# Ashura: Muslim Holy Day Marked in Blood



## ReadBavinck (Feb 15, 2006)

CNN and others were banned from filming this Shia ritual mourning procession connected with Ashura "out of fear that the news media would use the ritual to distort the image of Islam." 

No real need to distort. This is _very_ sad. We must pray for Muslim people. How desperately they need the blood of Christ.

*Warning*: these pictures are very graphic

[Edited on 2-15-2006 by CJ_Chelpka]


----------



## WrittenFromUtopia (Feb 15, 2006)

Pathetic. God truly has made the wisdom of this world out to be foolishness.


----------



## crhoades (Feb 15, 2006)

Blood atonement. I'll take Christ's effacious shed blood anyday rather than shedding my own to show my "dedication"


----------



## Bladestunner316 (Feb 15, 2006)

How sick and sad!!!!


----------



## Ivan (Feb 15, 2006)

"What will wash away my sin? NOTHING but the blood of Jesus!!"


----------



## Anton Bruckner (Feb 16, 2006)

those photos are nauseating and repugnant.

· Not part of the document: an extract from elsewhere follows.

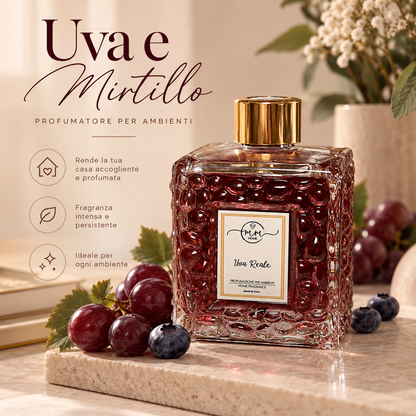 UVA REALE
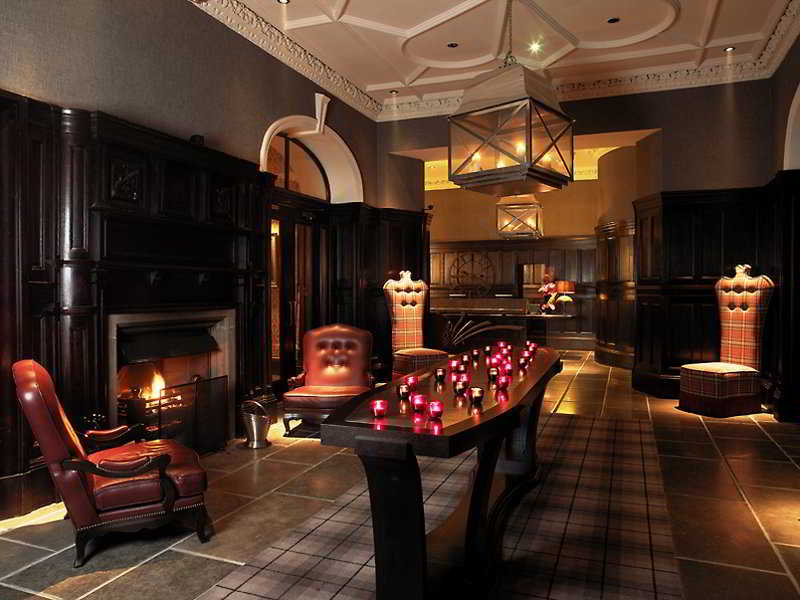 Cameron House Hotel 5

ps. Ryan, I like your entry on your blog with the flag burnings by Muslims.

But you got to love it. The Imams and the Ayatollah's great power comes from their ignorant religious subjects.

Keep the population ignorant and you keep your power.

[Edited on 2-16-2006 by Slippery]


----------



## Peter (Feb 16, 2006)

Reminds me of the Flagellants. Just shows you how much in common the two most evil religions in world have. They are also both near perfect counterfeits of Christianity.


----------



## Anton Bruckner (Feb 16, 2006)

> _Originally posted by Peter_
> Reminds me of the Flagellants. Just shows you how much in common the two most evil religions in world have. They are also both near perfect counterfeits of Christianity.


yep. And I shudder when I think of what God made me escape.

Humanity blind and trapped in a maze of wicked philosophies. It truly takes God to save someone and open their eyes.

But eh em, according to some, all man has to do is practice free wil. I wonder what free will is there when you are totally blind and deceived.


----------